Therapy-seeking behavior among parents concerned about their adolescent’s substance use
Research output: Contribution to journal › Article
- Brown University
Background: Among the most persistent public health problems in the United States is the gap between adolescents who need therapy for a substance use (SU) disorder and those who seek therapy. The role of parental factors (e.g., impressions of the adolescent’s symptoms, sociodemographic factors) has been well documented in work examining adolescent help-seeking from professionals and paraprofessionals but has not been evaluated in studies of therapy-seeking for adolescents with SU. This study’s primary objective was to identify parental sociodemographic and parent-reported clinical factors associated with therapy-seeking among parents concerned about their adolescent’s SU. A secondary objective was to explore reasons why parents reported not seeking therapy and whether these reasons were associated with sociodemographic and clinical variables.
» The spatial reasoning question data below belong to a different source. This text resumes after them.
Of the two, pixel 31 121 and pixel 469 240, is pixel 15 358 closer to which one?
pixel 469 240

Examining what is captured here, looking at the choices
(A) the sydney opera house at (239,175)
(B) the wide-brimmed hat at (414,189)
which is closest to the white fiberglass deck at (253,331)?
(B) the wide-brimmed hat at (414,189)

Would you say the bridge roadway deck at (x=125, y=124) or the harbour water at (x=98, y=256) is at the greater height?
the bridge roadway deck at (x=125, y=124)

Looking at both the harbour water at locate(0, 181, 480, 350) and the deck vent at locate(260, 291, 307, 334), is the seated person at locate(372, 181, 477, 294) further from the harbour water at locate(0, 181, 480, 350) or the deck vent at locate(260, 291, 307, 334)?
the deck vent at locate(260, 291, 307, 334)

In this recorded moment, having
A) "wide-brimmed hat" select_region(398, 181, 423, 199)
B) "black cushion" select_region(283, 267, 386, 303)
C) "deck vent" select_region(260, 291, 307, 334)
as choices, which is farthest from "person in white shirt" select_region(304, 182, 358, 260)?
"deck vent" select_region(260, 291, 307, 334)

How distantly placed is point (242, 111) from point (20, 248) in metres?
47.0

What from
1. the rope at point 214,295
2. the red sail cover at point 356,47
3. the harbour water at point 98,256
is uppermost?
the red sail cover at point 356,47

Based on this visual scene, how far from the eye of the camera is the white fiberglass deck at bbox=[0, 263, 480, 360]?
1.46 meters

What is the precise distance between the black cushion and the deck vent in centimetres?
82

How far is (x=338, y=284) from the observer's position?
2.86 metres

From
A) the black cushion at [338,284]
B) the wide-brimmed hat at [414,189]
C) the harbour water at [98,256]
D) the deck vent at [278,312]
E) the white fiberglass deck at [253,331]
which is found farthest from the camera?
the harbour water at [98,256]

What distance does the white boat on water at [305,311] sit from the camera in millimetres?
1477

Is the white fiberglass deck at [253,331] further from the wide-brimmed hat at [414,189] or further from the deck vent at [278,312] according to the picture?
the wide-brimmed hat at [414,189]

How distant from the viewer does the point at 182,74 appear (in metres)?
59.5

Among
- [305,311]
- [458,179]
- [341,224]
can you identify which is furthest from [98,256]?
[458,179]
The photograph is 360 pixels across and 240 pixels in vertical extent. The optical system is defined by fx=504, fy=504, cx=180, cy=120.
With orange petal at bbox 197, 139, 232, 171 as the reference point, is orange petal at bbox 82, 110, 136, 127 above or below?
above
Methods: We conducted a survey of 411 parents of adolescents (age 12–19) who reported elevated concern about their adolescent’s SU. Parents were asked whether their adolescent had a history of therapy, and those who reported no history were asked an open-ended question about reasons why they had not sought therapy. Responses were rated by 2 independent coders and used to sort parents into 3 groups: “treaters” (those who had sought therapy), “acknowledgers” (those who acknowledged their adolescent had SU problems but did not seek therapy), and “deniers” (those who denied their adolescent had SU problems). Multinomial logistic regression examined the relationship between sociodemographic and clinical factors and group membership. Results: Multivariate analyses revealed that parent-reported SU severity, internalizing distress, and externalizing behavior problems were all associated with therapy-seeking behavior, with internationalizing distress emerging as the strongest predictor. Additionally, non-Hispanic white parents were more likely to seek therapy than minority parents. Conclusions: Parent report of symptoms, especially internalizing distress, and parental race were associated with therapy-seeking behavior, highlighting opportunities for targeted outreach to engage parents in therapy.